Material for the task →
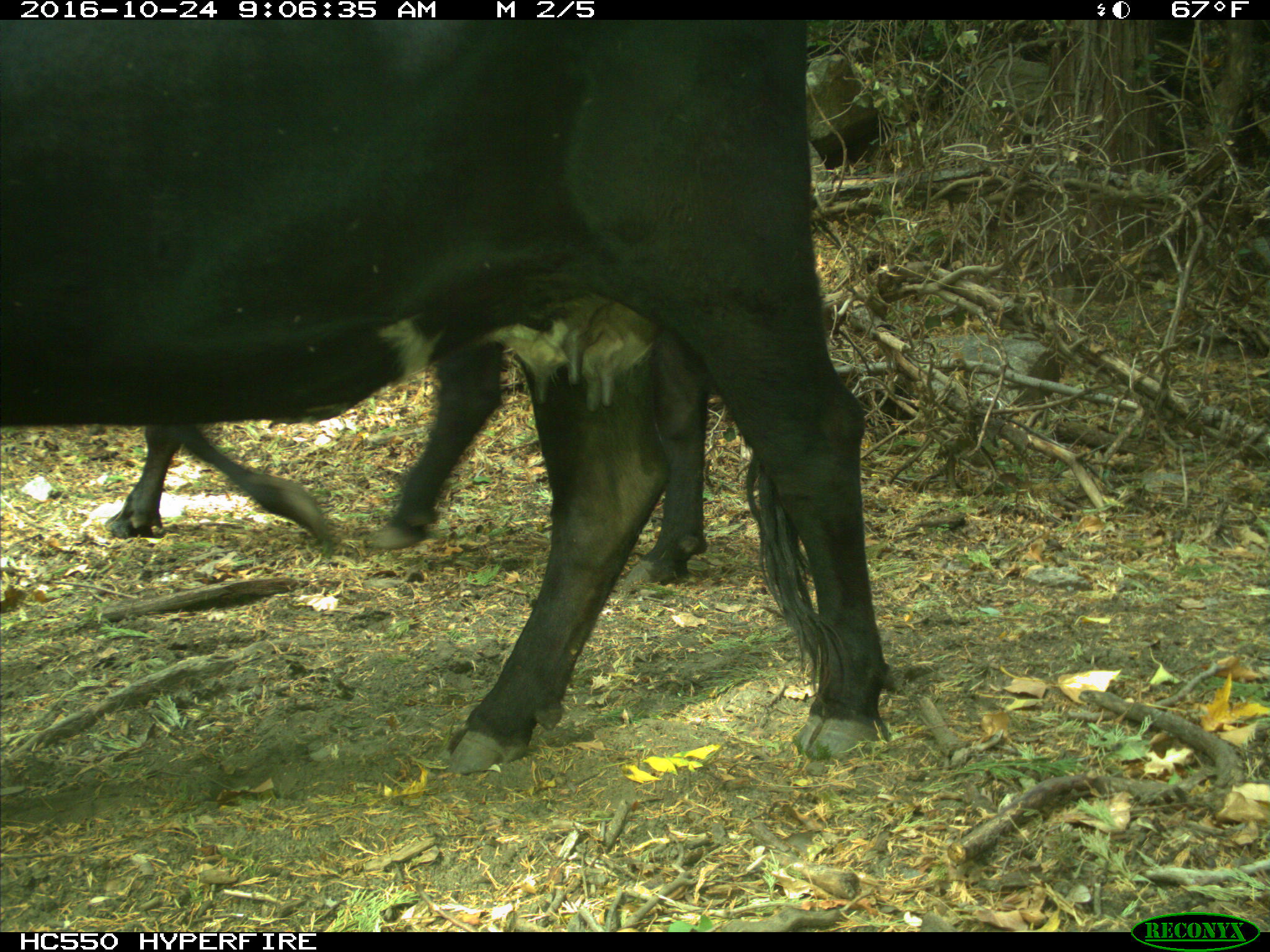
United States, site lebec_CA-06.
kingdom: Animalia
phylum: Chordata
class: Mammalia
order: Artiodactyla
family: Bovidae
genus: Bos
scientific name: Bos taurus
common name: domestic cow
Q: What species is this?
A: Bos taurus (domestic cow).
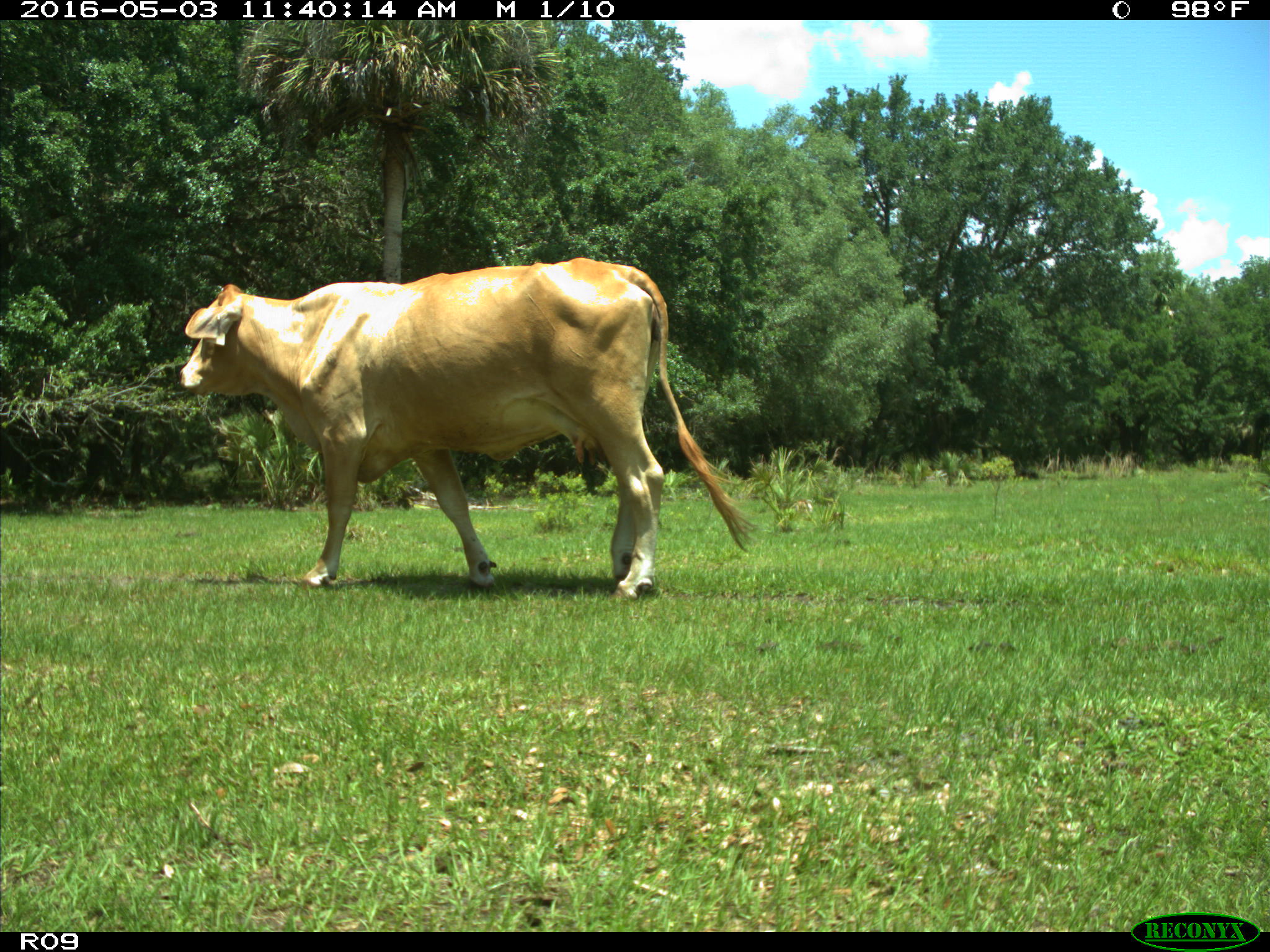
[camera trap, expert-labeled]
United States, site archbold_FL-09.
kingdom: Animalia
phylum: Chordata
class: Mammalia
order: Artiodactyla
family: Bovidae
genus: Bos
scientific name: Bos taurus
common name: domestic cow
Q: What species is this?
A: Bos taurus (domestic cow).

Task to carry out → Give the preceding data back exactly, minus every picture.

Problem solution →
United States, site lebec_CA-06.
kingdom: Animalia
phylum: Chordata
class: Mammalia
order: Artiodactyla
family: Bovidae
genus: Bos
scientific name: Bos taurus
common name: domestic cow
Q: What species is this?
A: Bos taurus (domestic cow).
[camera trap, expert-labeled]
United States, site archbold_FL-09.
kingdom: Animalia
phylum: Chordata
class: Mammalia
order: Artiodactyla
family: Bovidae
genus: Bos
scientific name: Bos taurus
common name: domestic cow
Q: What species is this?
A: Bos taurus (domestic cow).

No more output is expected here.